It turns out that this whole "Fall of the Hulks" extravaganza is an elaborate joke on Amadeus Cho, who has long considered himself the Seventh Smartest Person in the Marvel Universe. Or the Eighth, at worst. But as "Fall of the Hulks" escalates, and we learn that the Leader and M.O.D.O.K. plan to capture and manipulate the Top 8 geniuses on the planet, Amadeus learns that he's not among the Elite 8. He barely even cracks the Top 10.
That's not really what this issue -- or the mega-crossover -- is completely about, but it does have that kind of inside-joke quality as we discover who the Eight Smartest really are. And the Leader and M.O.D.O.K. continue evilly scheming their evil schemes.
I'm not sure I could summarize the plot of "The Incredible Hulk" #607. I could list the events, but I don't know why everything's happening. And I appreciate that feeling. Sure, I haven't been completely following every "Fall of the Hulks" tie-in, but I've mostly been keeping up, and I still don't know which side all the players are on, and what the overall climax will lead to. And that's a feeling I like to have when I'm reading a superhero event -- even one that's limited to a small corner of a comic book universe.
This doesn't have the austere unfolding of "Siege" (which is rapid-fire for a Bendis storyline, honestly), but it has slam-bang action and quick cuts and characters popping in and out like a video game on fast forward. It works for this series. It works for this crossover.

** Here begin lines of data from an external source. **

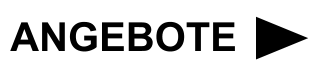 ANGEBOTE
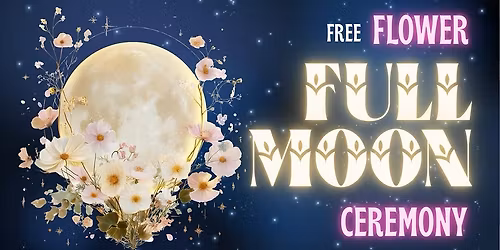 Full Moon Ceremony - Love Donation Event 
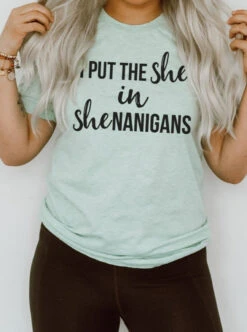I Put The She In Shenanigans | Women's T-Shirt | Ruby’s Rubbish®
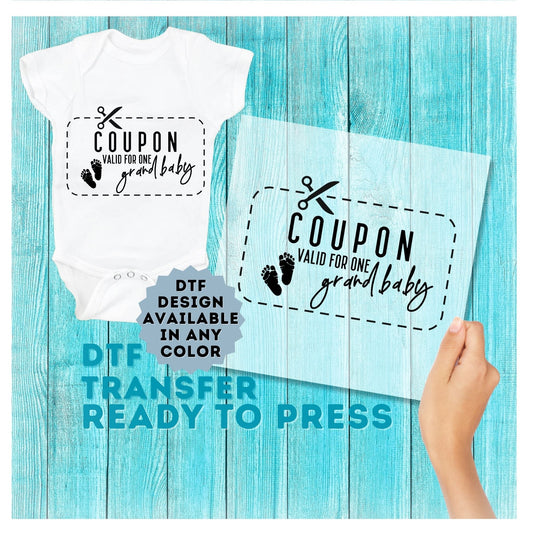 Coupon Valid for a Grand Baby DTF Transfer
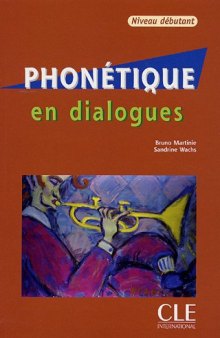 Phonetique En Dialogues: Niveau Debutan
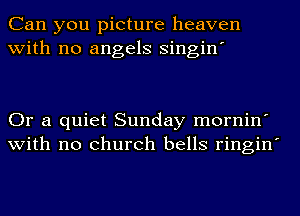 Can you picture heaven
with no angels singin'

Or a quiet Sunday mornin'
with no church bells ringin'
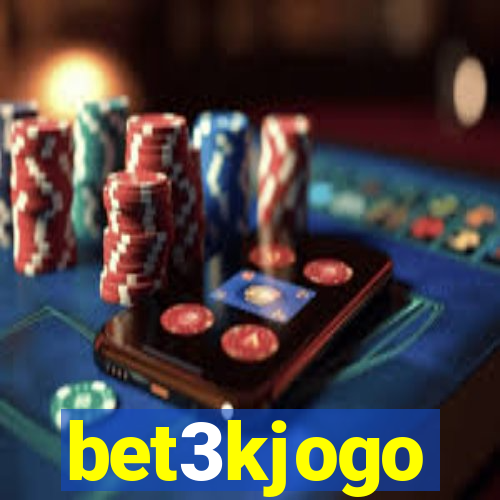 bet3kjogo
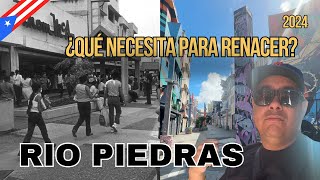 ¿Puede Río Piedras Volver a Ser el Corazón de Puerto Rico?  🇵🇷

And though the Avengers zoom in and out of the action without much cause, and Bruce Banner has assembled a team of conveniently heartbroken heroes to help him in his personal quest, even though there's no real reason why they would all join forces, "The Incredible Hulk" #607 keeps everything zooming along so quickly that any concerns about the whys and wherefores are left in the dust. It doesn't matter. What matters is the spectacle and the speed.

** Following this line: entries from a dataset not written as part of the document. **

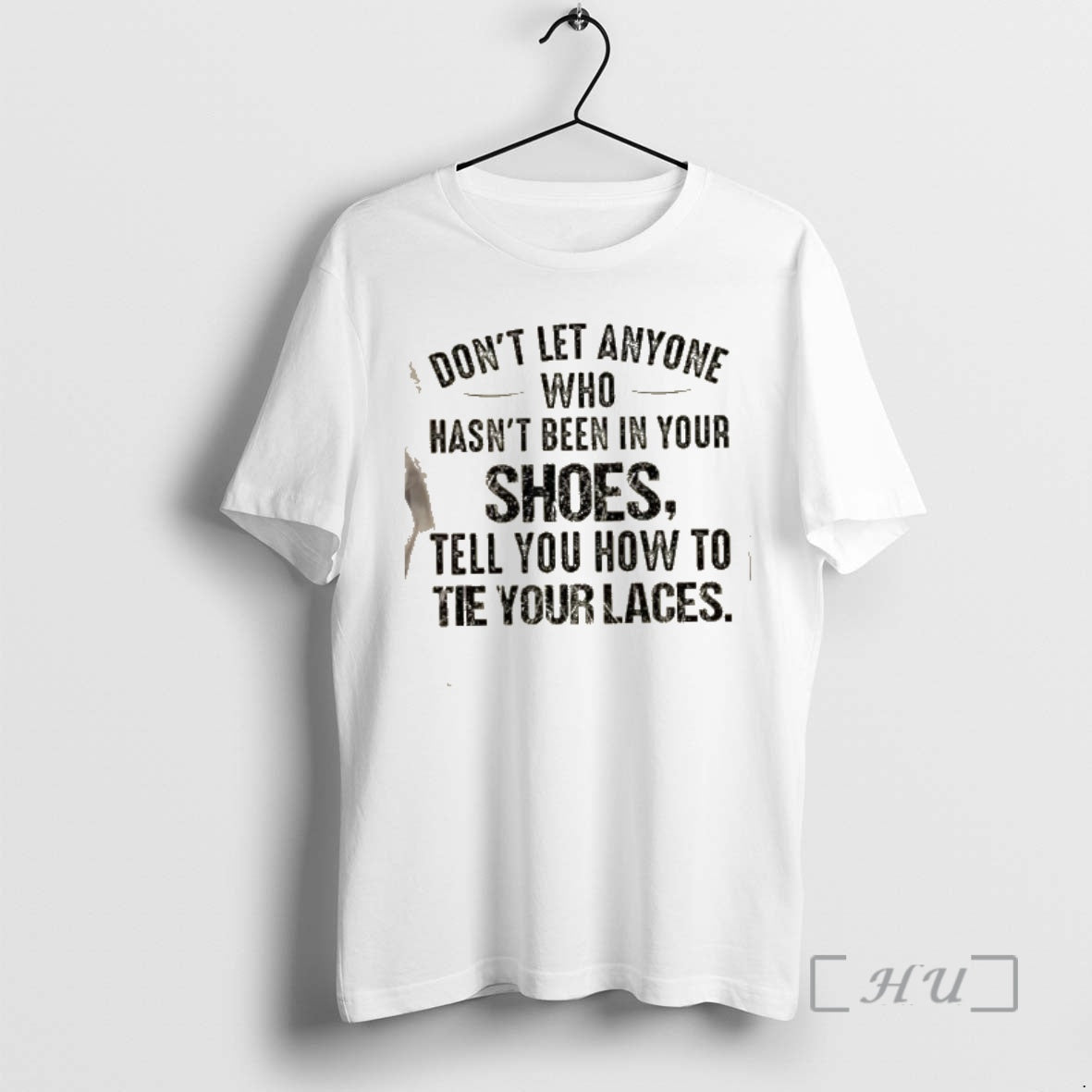 Trending Dont Let Anyone Who Hasnt Been In Your Shoes Tell You How To Tie T-Shirts, Hoodie, Sweatshirt | AU18TeeNovaLab.com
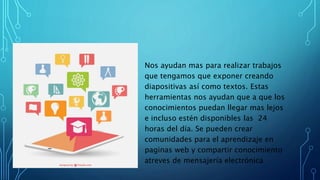 Nos ayudan mas para realizar trabajos
que tengamos que exponer creando
diapositivas así como textos. Estas
herramientas nos ayudan que a que los
conocimientos puedan llegar mas lejos
e incluso estén disponibles las 24
horas del día. Se pueden crear
comunidades para el aprendizaje en
paginas web y compartir conocimiento
atreves de mensajería electrónica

Unfortunately, Paul Pelletier's always-clean character work and Buscema-classic layouts are marred by Frank D'Armata's oppressive coloring. D'Armata over-renders every image, adding garish glows and sickening greens even when the Hulk is nowhere to be found. It's a disservice to Pelletier's sturdy craftsmanship.
Moreso than most Marvel "events," this feels like a "Crisis." A crisis with a sense of humor about what it is, yet playing it all with straight-faced glee. The glee that accompanies a line like, "Avengers Smash!"